Supplied passage>
What are bags of words?

A common and simple model of text is the bag-of-words model.

What else is there beside bags-of-words models?

Can you create an ad hoc model of text for your research?

Yes, we did it in the example above about emails.
But there are caveats that we will explore later.

Your computer and tools

Command Line Utilities

Text data usually is large data. For quick tasks such as glimpsing at the structure of your dataset or searching patters in the text it is much more efficient to use command line utilities.

Feeling intimidated by the command line is normal. Using command line is not so much different from using R: you type your commands and the output is printed out on your screen. When you know what you want do to, it is trivial to learn what you have to type. The benefit of learning at least a bit of command line workflow is speed and conviniece. This knowledge will enable you to understand better code written by other and to come up with creative solutions for varios task.

I am not saying that you have to study command line utilities right now. I am saying that this is an area of knowledge that can make positive impact on your work with computational projects and communication with people from computer scince and programming backgrounds.

Windows

Cygwin allow to use Unix commad line tools on Windows machines.

MacOS

Use the standart Terminal app. A better alternative is iTerm2.
You can install tools missing on MacOs with Homebrew.

Linux

If you are using Linux, you have most of the tools already at your disposal. They are either already installed or available in your repositories.

Tools worthy of your attention

GNU Grep – match patterns of text (i.e. 'extract all years from a Wikipedia page').
- Linux Crash Course - The grep Command (YouTube)
GNU Awk – manipulate text data in tabular format.
- Linux Crash Course - awk (YouTube)
GNU Make – join together various tools and scripts into system for convenient and reproducible work.
- A blog GNU Make for Reproducible Data Analysis by Zach Jones
- Baker, P. (2020). Using GNU Make to Manage the Workflow of Data Analysis Projects. Journal of Statistical Software, 94(Code Snippet 1). https://doi.org/10.18637/jss.v094.c01
- Reproducibility with Make in the Turing Way handbook.
ripgrep – a faster implementation of GNU Grep; could be used to search for text in a multitude of file formats (including PDF!)
- User Guide
VisiData – allows you to quickly learn the structure of your dataset and explore it conveniently. This is much faster and better for your computer than using Microsoft Excel and R for such purposes with large datasets.
- An Introduction to VisiData by Jeremy Singer-Vine.

Programming languages and their ecosystems

If you are ablolutely new to R and RStudio, take a look at this book:

Thomas M. Holbrook. An Introduction to Political and Social Data Analysis Using R. https://bookdown.org/tomholbrook12/bookdown-demo/
- Chapter 2 will help you to start.

Information supplied>
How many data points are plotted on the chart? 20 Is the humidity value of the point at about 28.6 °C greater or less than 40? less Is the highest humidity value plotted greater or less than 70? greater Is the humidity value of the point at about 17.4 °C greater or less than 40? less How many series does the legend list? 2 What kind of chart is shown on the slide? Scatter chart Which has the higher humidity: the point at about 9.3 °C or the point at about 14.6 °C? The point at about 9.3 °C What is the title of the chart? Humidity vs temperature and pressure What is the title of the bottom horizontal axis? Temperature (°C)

...

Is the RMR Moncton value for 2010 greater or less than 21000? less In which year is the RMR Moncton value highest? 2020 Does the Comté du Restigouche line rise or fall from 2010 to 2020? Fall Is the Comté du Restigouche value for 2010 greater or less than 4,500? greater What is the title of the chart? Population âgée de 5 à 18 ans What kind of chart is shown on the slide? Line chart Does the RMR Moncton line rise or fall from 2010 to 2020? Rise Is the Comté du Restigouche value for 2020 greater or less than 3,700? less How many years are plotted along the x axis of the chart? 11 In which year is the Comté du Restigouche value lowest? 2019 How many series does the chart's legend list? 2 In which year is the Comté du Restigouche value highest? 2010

--

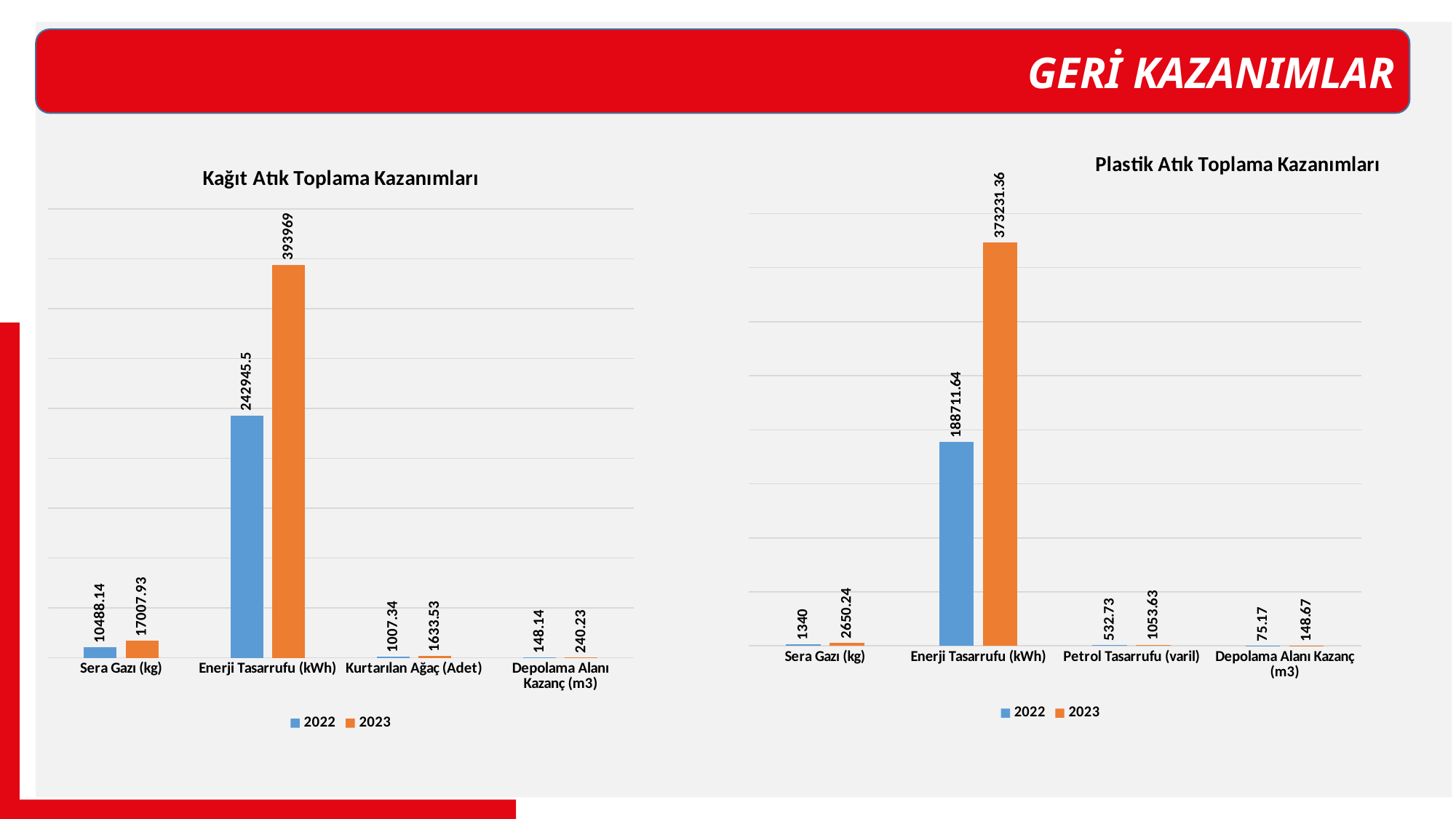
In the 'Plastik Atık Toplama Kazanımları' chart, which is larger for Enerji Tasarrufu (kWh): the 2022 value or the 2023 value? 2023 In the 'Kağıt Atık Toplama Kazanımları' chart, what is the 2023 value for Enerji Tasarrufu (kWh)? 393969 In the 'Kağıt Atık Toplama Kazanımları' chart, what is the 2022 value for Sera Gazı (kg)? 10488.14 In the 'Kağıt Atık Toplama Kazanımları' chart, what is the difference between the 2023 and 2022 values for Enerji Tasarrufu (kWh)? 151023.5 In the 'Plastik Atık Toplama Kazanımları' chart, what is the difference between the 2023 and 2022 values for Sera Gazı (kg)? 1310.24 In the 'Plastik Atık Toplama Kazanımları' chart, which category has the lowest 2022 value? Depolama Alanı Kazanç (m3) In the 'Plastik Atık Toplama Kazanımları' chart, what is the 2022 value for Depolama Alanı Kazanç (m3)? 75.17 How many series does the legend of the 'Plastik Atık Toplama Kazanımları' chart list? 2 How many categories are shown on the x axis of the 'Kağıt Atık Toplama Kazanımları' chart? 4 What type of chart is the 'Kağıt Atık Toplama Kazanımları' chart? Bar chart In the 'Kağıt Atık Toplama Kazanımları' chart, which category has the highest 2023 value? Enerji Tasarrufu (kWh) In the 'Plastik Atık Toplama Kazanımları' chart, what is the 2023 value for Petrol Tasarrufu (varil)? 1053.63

Problems and tasks>
1. In the passage on command line tools, what is GNU Awk used for?
2. Copy the part of the command line tools passage starting with "Cygwin allow to" and going on through "in your repositories.".
The lines placed after the text come from a separate source.

Responses by item number>
1. It is used to manipulate text data in tabular format.

2.
Cygwin allow to use Unix commad line tools on Windows machines.

MacOS

Use the standart Terminal app. A better alternative is iTerm2.
You can install tools missing on MacOs with Homebrew.

Linux

If you are using Linux, you have most of the tools already at your disposal. They are either already installed or available in your repositories.